La série de photos de Joana Choumali, « Hââbré, The Last Generation », raconte les derniers souffles d’une tradition mourante. En Kô, ce mot signifie "« écrire », mais désigne aussi la pratique de la scarification encore bien présente en Afrique de l’ouest.

Elle consiste à pratiquer des incisions superficielles sur la peau à l’aide de pierres, de verre ou de couteaux.

Mme K. Djeneba, gérante de boutique, du Burkina Faso.

« Les gens trouvent ça beau, moi je trouve ça laid. Nous ne sommes pas comme les autres. Auparavant j’aimais mes cicatrices et je m’en vantais. Mais aujourd’hui, en ville, c’est passé de mode. »

De la Papouasie Nouvelle-Guinée à l’Éthiopie, les cicatrices sont autant de manières d’exprimer une identité, que ce soit l’appartenance à une communauté, le passage à l’âge adulte ou une connexion avec un groupe spirituel.

Joana Choumali, qui vit à Abidjan, en Côte d’Ivoire, a découvert la scarification dans les années 80. « Je me souviens de M. Ekra, le chauffeur qui me conduisait à l’école. Il a avait de grandes cicatrices qui lui couvraient le visage des tempes au menton », se souvient-elle.

M. Mien Guemi, peintre, de Ouro Bono, Burkina Faso.

« J’étais un enfant, mais je me souviens encore des blessures. Si vous n’en aviez pas, vos amis se moquaient de vous et vous ignoraient. En période de guerre, les tribus Mossis et Ko se reconnaissaient, et ainsi évitaient de s’entre-tuer. Pas besoin de carte d’identité, je porte déjà mon identité sur mon visage. Mais aujourd’hui c’est terminé. On ne peut plus être reconnus. »

Une suite de lignes:

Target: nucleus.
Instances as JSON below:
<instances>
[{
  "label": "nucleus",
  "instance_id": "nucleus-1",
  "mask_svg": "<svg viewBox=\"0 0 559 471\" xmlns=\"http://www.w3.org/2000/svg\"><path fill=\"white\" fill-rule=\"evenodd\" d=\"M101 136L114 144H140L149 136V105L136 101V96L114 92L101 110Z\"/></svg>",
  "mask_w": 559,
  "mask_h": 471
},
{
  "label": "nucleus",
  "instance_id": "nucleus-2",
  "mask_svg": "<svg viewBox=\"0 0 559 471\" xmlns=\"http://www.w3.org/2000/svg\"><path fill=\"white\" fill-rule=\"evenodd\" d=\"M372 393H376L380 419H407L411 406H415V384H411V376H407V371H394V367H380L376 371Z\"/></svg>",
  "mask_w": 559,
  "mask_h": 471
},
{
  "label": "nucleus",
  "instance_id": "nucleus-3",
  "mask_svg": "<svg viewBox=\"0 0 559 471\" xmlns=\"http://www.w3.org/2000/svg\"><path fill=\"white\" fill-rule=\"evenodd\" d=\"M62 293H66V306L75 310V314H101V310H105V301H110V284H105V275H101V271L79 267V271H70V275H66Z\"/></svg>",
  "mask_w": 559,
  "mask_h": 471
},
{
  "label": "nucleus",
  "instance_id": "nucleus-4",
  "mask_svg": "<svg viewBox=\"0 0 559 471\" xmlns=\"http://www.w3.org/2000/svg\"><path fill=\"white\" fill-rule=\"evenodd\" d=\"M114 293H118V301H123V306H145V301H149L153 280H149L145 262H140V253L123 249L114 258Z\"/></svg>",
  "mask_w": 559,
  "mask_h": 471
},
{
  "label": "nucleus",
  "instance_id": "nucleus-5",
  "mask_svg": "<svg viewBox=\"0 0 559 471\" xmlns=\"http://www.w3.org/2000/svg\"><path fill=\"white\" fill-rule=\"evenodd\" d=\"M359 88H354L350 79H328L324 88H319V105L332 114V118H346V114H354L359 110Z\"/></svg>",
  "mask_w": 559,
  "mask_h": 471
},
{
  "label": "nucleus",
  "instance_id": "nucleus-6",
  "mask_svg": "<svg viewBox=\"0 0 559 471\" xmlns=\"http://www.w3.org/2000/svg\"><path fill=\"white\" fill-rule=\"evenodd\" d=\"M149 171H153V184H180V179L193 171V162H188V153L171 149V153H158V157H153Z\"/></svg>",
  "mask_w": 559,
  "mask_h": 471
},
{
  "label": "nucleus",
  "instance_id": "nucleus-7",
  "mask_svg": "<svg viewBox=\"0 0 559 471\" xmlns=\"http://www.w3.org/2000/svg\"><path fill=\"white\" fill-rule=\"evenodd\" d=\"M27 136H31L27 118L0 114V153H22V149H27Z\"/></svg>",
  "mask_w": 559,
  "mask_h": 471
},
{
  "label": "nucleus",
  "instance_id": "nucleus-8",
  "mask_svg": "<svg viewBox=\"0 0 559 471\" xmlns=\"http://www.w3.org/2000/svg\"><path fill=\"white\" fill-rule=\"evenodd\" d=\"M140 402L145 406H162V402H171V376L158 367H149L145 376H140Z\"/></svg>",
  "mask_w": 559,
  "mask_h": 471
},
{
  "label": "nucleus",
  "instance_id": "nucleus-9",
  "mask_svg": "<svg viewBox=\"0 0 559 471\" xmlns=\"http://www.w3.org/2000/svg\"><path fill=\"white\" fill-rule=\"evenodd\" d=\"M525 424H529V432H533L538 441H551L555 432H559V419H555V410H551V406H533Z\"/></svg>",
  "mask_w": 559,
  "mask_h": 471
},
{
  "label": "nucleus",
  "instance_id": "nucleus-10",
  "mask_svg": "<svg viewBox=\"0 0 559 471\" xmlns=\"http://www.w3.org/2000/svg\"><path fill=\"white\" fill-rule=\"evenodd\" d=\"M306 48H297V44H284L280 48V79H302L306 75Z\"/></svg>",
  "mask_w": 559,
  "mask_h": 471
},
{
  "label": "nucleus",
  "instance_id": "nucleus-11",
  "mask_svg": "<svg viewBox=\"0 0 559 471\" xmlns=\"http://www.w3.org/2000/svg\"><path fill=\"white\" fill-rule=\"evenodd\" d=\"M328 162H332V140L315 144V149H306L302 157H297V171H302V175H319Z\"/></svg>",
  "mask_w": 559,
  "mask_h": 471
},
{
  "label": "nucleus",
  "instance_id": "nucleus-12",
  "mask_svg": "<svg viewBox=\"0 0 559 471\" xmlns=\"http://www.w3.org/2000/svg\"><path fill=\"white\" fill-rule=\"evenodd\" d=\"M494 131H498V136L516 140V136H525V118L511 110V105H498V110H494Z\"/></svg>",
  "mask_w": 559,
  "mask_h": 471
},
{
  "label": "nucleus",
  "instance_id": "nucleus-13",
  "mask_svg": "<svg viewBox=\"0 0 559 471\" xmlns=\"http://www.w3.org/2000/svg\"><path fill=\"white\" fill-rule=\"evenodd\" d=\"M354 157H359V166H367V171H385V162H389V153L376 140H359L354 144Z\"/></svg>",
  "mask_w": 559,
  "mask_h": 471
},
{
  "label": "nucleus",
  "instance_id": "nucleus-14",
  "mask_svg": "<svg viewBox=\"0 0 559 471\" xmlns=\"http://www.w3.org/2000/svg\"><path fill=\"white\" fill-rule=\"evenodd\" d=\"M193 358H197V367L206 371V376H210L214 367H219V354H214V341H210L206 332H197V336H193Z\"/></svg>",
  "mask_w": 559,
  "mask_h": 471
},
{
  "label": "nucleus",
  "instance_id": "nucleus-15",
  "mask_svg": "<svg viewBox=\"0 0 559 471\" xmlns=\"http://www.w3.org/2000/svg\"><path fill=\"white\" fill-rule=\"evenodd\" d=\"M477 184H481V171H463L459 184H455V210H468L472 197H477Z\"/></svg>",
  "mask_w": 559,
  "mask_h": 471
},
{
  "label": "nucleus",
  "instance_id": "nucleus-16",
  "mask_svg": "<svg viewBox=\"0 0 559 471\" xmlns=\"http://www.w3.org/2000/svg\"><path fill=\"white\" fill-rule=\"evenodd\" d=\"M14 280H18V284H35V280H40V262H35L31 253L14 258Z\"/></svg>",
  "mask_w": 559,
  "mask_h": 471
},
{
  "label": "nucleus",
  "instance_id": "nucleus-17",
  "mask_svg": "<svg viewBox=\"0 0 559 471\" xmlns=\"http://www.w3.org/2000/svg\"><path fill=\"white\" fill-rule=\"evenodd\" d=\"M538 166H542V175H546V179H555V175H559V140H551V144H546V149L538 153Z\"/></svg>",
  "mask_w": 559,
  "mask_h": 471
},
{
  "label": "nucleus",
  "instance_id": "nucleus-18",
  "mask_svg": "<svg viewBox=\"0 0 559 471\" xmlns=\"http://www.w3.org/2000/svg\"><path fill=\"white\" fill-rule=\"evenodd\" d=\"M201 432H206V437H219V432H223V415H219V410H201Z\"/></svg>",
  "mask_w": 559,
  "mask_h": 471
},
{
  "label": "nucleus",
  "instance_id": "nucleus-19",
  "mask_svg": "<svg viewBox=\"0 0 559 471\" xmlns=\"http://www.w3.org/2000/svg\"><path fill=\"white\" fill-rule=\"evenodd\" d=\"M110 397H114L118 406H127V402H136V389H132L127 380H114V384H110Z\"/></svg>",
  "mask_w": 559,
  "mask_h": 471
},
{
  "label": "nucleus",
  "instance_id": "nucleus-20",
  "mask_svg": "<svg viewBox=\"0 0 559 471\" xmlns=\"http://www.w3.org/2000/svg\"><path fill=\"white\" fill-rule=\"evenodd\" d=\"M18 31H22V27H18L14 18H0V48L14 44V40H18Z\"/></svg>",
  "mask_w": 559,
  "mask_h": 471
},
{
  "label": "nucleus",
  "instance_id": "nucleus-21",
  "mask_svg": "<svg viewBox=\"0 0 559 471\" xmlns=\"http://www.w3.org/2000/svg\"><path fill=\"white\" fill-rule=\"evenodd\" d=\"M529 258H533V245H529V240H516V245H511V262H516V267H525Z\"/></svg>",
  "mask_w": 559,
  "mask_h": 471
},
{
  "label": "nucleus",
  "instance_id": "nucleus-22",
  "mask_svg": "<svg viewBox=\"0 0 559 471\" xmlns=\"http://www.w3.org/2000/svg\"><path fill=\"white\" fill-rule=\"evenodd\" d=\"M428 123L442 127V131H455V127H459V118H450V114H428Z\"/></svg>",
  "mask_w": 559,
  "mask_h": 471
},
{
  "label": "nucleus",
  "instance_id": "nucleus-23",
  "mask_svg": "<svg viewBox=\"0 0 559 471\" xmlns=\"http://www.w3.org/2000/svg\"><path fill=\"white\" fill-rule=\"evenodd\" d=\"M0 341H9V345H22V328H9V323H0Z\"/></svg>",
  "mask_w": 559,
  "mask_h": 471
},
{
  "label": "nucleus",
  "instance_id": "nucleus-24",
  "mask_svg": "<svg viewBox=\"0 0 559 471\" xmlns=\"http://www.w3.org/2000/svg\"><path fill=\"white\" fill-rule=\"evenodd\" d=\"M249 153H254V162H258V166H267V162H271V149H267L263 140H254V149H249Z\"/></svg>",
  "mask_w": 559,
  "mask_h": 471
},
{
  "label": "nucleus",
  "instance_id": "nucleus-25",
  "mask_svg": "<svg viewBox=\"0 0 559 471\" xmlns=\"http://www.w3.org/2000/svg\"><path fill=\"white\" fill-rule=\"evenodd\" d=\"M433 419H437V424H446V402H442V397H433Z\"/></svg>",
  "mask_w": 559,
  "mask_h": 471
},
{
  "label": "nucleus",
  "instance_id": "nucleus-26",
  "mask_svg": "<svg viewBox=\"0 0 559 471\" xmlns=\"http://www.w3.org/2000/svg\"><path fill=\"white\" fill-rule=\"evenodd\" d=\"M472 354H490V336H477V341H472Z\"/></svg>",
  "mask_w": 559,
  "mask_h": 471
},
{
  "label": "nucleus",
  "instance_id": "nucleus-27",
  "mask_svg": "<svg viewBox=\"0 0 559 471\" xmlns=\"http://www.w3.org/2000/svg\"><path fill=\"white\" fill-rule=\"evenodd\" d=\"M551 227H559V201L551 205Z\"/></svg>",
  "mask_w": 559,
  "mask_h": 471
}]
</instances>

• _Consigne_: Répète mot pour mot l'intégralité de l'extrait sur la scarification. Ces lignes proviennent d'une autre source.

• _Résultat de l'exercice_:
La série de photos de Joana Choumali, « Hââbré, The Last Generation », raconte les derniers souffles d’une tradition mourante. En Kô, ce mot signifie "« écrire », mais désigne aussi la pratique de la scarification encore bien présente en Afrique de l’ouest.

Elle consiste à pratiquer des incisions superficielles sur la peau à l’aide de pierres, de verre ou de couteaux.

Mme K. Djeneba, gérante de boutique, du Burkina Faso.

« Les gens trouvent ça beau, moi je trouve ça laid. Nous ne sommes pas comme les autres. Auparavant j’aimais mes cicatrices et je m’en vantais. Mais aujourd’hui, en ville, c’est passé de mode. »

De la Papouasie Nouvelle-Guinée à l’Éthiopie, les cicatrices sont autant de manières d’exprimer une identité, que ce soit l’appartenance à une communauté, le passage à l’âge adulte ou une connexion avec un groupe spirituel.

Joana Choumali, qui vit à Abidjan, en Côte d’Ivoire, a découvert la scarification dans les années 80. « Je me souviens de M. Ekra, le chauffeur qui me conduisait à l’école. Il a avait de grandes cicatrices qui lui couvraient le visage des tempes au menton », se souvient-elle.

M. Mien Guemi, peintre, de Ouro Bono, Burkina Faso.

« J’étais un enfant, mais je me souviens encore des blessures. Si vous n’en aviez pas, vos amis se moquaient de vous et vous ignoraient. En période de guerre, les tribus Mossis et Ko se reconnaissaient, et ainsi évitaient de s’entre-tuer. Pas besoin de carte d’identité, je porte déjà mon identité sur mon visage. Mais aujourd’hui c’est terminé. On ne peut plus être reconnus. »